If you are asking about Pex expansion fittings versus crimp fittings, that's a different discussion, and there are folks who feel that one is better than the other. But my sense is that they both work equally well in terms of reliability. So if this was your question, my answer would still be to leave it as it currently is.

  • In the comments to JPhi1618's answer here, @Dmoore wrote "The crimp locks have a much much much higher failure rate as the push-on." You seem to be contradicting this. It probably doesn't matter to me at this point since the consensus appears to "leave them" but I'm curious as to which is correct.
    – JimmyJames
    Commented Mar 27, 2019 at 13:51
  • That might have been his anecdotal experience, but he's the only person I have ever heard say that the push-to-connect fittings are more reliable. He may also mean that the push fittings are more reliable when you first install them. I suppose that's true because occasionally (maybe 1 percent of the time, in my experience) a crimp fitting will go on bad and need to be redone. But if that's the case it's obvious from the start and it's easy to fix. I've never heard of a crimp failing after installation, which would be my much bigger concern (getting leaks suddenly after the job is done). Commented Mar 28, 2019 at 0:08

I believe we're down to a Ford versus Chevy type argument. I've been plumbing for 45 years and started using shark bites when they first came out. Hell I can even remember the old quest pipe. I have literally plumbed hundreds of houses with push to connect fittings and never had a single leak. Yes they're much more expensive but in tight areas you cannot beat them for ease of repair. SharkBite list on their website that push to connect has two times the burst strength of a crimp fitting and in the cold Winters in Virginia I found that to be very true.

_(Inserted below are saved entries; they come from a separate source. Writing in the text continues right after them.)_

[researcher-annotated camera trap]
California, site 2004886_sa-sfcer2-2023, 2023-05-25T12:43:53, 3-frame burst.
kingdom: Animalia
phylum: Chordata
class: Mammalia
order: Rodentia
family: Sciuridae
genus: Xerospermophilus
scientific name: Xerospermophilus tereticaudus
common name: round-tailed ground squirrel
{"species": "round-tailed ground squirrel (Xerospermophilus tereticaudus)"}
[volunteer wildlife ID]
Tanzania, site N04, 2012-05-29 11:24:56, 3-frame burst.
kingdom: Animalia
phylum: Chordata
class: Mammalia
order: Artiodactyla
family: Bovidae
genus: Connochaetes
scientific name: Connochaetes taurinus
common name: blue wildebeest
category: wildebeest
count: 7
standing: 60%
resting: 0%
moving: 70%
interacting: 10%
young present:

I've been involved in debates over this way too many times for way too many years, hell I even have an old friend that won't talk to me anymore because of this, but all I can say is I've literally installed thousands of SharkBite push to connect fittings and had no trouble. Their Max fittings are even better than the original.

It's also a myth that pushed to connect fittings will not pass home inspections and are not to code. They actually exceed the code and I've done home inspections for years for Bank of America and never once did we fail a house because they had pushed to connect.

Have fun using that big bulky bolt cutter type tool in tight spots.

  • Thanks for your input but I think you might have misunderstood. I read somewhere that push conections (e.g., sharkbites) were better than crimps and was asking if I should replace the crimps. I think you took it the other way around.